2023-05-18 05:48:14
The Plaza de Mayo, in the heart of the capital, filled up at the end of the followingnoon in a festive atmosphere but once morest a backdrop of anger directed once morest the International Monetary Fund (IMF), the Casa Rosada (presidential palace) and the Ministry of Economy, adjoining the square.
“We can’t take any more of the hunger!” “Down with hunger and adjustments!” (IMF) “Only the street will slow down prices,” said the banners of organizations or unions to the left of the center-left government, while dozens of tents were erected for the night, AFP noted.
Wednesday marked the start of 24 hours of mobilization which, unusually, were to join Thursday movements and unions rather close to the government but also ulcerated by the rise in the cost of living.
The double mobilization, planned for a long time, has taken on particular importance since the publication on Friday of April inflation: +8.4% over one month, the highest monthly index for 21 years, and +108, 8% over one year.
The government reacted with a plan to fight both once morest inflation and to defend the peso, which is continuously depreciating once morest the dollar. It traded on Wednesday at 487 pesos for one dollar at the informal rate (used by most Argentines), once morest 346 at the beginning of January.
But the only concrete announcements mid-week related to a further rise (the second in a month) in the interest rate, to 97%, for term deposits, and a tax boost for the consumption of vulnerable categories, including retirees and recipients of social assistance.
“A year ago, Alberto Fernandez said he was declaring + war + on inflation. Well at more than 8%, it looks like he raised the white flag and surrendered”, Nahuel railed for AFP Orellana, 32 years old, militant of the small Trotskyist movement MST. “Wages are pulverized (…) and families are more and more numerous in the soup kitchens of the social movements”.

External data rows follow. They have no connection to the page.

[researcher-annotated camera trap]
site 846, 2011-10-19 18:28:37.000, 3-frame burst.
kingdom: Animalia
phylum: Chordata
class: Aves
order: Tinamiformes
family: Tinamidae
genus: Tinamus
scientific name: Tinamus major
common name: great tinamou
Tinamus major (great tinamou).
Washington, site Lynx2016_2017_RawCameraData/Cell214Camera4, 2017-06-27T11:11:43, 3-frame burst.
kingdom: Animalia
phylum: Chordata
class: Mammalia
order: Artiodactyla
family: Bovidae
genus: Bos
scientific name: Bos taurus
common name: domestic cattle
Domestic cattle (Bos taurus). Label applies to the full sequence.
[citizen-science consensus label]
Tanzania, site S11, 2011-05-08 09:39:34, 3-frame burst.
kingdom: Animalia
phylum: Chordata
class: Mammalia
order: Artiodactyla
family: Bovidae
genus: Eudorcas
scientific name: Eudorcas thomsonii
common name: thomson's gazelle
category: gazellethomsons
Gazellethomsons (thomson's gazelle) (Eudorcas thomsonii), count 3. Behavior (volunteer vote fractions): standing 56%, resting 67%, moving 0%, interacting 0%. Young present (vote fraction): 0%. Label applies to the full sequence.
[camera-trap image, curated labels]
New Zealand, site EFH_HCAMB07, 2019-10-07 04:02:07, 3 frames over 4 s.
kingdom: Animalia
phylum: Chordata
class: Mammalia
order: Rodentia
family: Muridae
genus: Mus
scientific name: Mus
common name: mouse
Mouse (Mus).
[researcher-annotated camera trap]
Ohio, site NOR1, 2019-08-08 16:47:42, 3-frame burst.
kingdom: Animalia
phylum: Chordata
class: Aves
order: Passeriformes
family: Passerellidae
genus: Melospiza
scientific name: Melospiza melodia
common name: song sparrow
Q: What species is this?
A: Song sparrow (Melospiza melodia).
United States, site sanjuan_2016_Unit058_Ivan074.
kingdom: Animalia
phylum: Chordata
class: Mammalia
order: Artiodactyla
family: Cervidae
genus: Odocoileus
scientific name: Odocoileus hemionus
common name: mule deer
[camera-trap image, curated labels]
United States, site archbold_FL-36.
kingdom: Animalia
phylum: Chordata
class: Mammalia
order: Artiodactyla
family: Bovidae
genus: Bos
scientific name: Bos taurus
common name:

According to a report in early May from the Catholic University, food insecurity increased by 44% between 2010 and 2022, and affected at the end of the year a third of Argentine children, or regarding 4.2 million, despite a slight improvement since the end of the pandemic.
“Let the IMF go!” is the watchword of the Argentinian left rising once morest the budgetary rigor that the Washington institution assigned to the government, within the framework of the refinancing of its debt, legacy of a loan of 44 billion dollars contracted in 2018. Discipline that the government is respecting to date (deficit of 2.4% of GDP in 2022, better than the 2.5% target), but without effect on inflation.